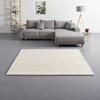 Kunstfell Caroline 3 in Beige ca. 160x220cm - beige, textil (160/220cm) - Mömax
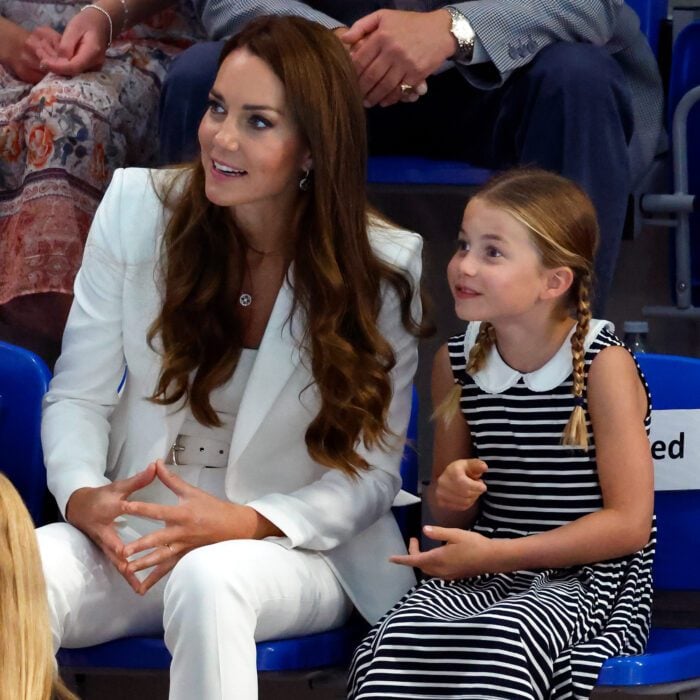 This Is the Snack Kate Middleton and Princess Charlotte Both Love This Is the Snack Kate Middleton and Princess Charlotte Both Love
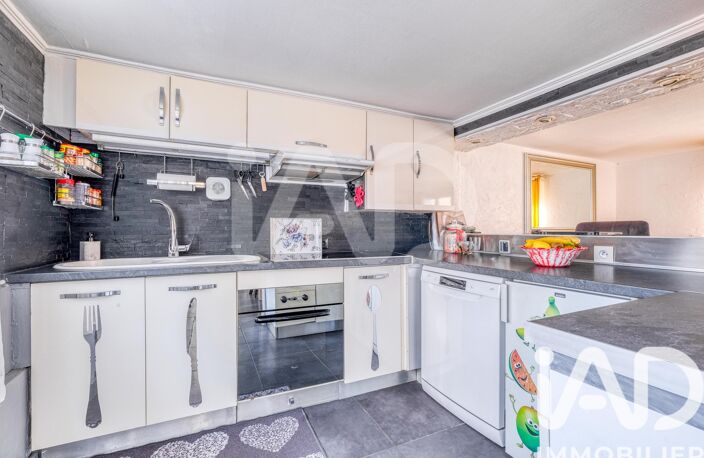 Vente Maison traditionnelle 4 pièces — photo 4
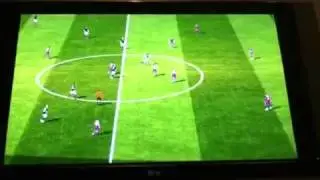 Boobalishious Goal - FIFA 11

----

### [The problem]
Reproduce, exactly and without pictures, the lines above from the one containing "Vente Maison traditionnelle" through the last line of the material, both ends included, and nothing more.

### [Response to this exercise]
 Vente Maison traditionnelle 4 pièces — photo 4
 Boobalishious Goal - FIFA 11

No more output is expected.